The next fighters on the card exploded into the pavilion amid fresh fanfare.
Something about the look on the wife’s face stabbed Horace in the belly. “I gotta get some air.”
He pulled up his hood, replaced the sunglasses and mask, and stepped outside. He wanted to punch something. He wanted to apply a Thunder Hammer to the skull of someone who deserved it, like the Regenecorp exec who thought up that promotion. It was a common thing, especially in the minor leagues where most of the fans were too poor to afford medical. The medical costs of that baby’s birth—exempt from the father’s “individual coverage”—would put the family in the poorhouse for decades, unless she gave birth at home in the bathtub.
In a world of twelve billion people, th
e most effective way to control population growth was with carefully restricted medical coverage. The cost of simply going to the doctor was beyond the reach of the labor class unless a person’s employer had a doctor on the payroll, in which case the worker started tallying up debts to the company. Anything more complicated than a runny nose incurred major expenses. The twenty-first century version of the company store. Those without medical paid cash. No cash, no medical. With enough cybernetic, genetic, and regenite intervention, the wealthy could easily live to a hundred and thirty. Horace had only a couple more years to go before he crossed the life-expectancy finish line of the labor class. But the megacorp party line simply crowed about how they had successfully leveled off the world’s population growth. A few well-placed wars in hand-picked locales also helped burn off the rest of the human chaff.
With nowhere for his ire to go, he thrust his fists into his pockets and slid into one of the fighter entrances. The security guard looked him up and down and admitted him with a nod. The next fighters from this stable were too busy warming up, psyching themselves up, to pay him any attention. Horace found a spot inside the pavilion where he could watch the cage through a gap in the bleachers. The atmosphere in the tent pulsed with an energy no 3-D screen could recreate.

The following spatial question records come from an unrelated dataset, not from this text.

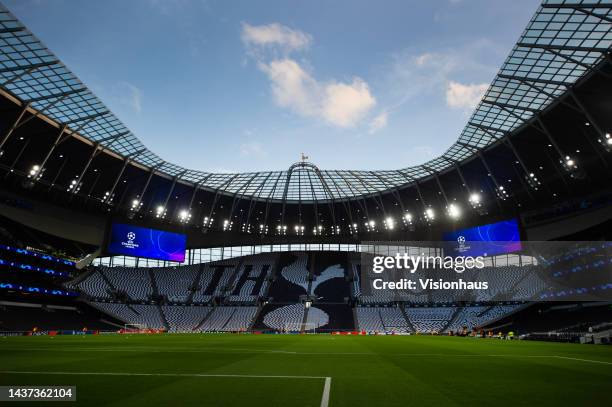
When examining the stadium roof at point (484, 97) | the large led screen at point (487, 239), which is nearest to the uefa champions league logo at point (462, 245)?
the large led screen at point (487, 239)

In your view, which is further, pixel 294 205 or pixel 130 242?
pixel 294 205

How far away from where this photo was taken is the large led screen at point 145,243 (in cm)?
6156

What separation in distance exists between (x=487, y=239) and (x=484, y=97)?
2455cm

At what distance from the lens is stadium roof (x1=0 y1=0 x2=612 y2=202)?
3109 centimetres

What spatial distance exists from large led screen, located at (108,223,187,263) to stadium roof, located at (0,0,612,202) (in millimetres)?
10416

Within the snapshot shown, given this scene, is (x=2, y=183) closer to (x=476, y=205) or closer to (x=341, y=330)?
(x=341, y=330)

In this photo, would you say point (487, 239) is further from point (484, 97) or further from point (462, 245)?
point (484, 97)

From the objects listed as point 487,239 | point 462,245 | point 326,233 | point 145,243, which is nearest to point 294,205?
point 326,233

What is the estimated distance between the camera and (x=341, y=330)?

Horace had grown up watching mixed martial arts and professional wrestling on television, and it was a kickboxing exhibition in a little arena in Nebraska that had seized the imagination of a small-town boy far too big for his age. The exhibition had been a mix of amateurs from the local gyms and a handful of touring professionals.

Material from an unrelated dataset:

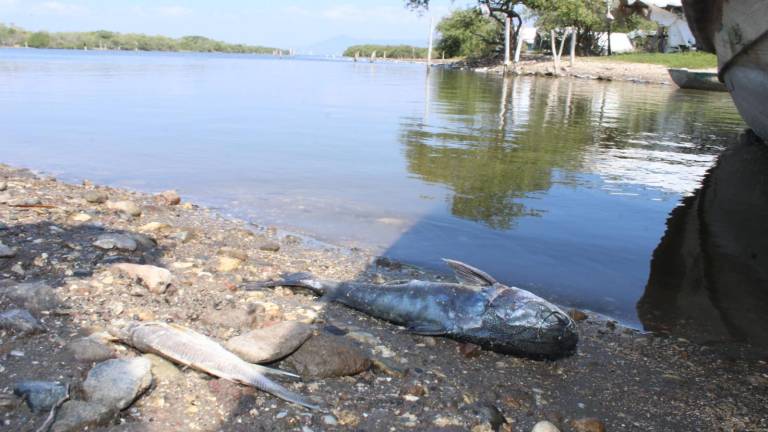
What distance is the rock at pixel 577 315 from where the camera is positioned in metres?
5.14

In one bout, a fighter had landed the most perfect kick he had ever seen, a snap kick straight to his opponent’s abdomen, right in the liver. The solid, meaty thud had echoed through the arena like a side of beef dropped from three meters. An instant of silence descended. The audience gave a low, awe-stricken Ooooooo. The victim sank to his knees, clutching his belly. The referee jumped in, waving away the next kick that would have been to the man’s face, and it was over. The man fell sideways. The crowd exploded. And little Horace MacElroy was hooked.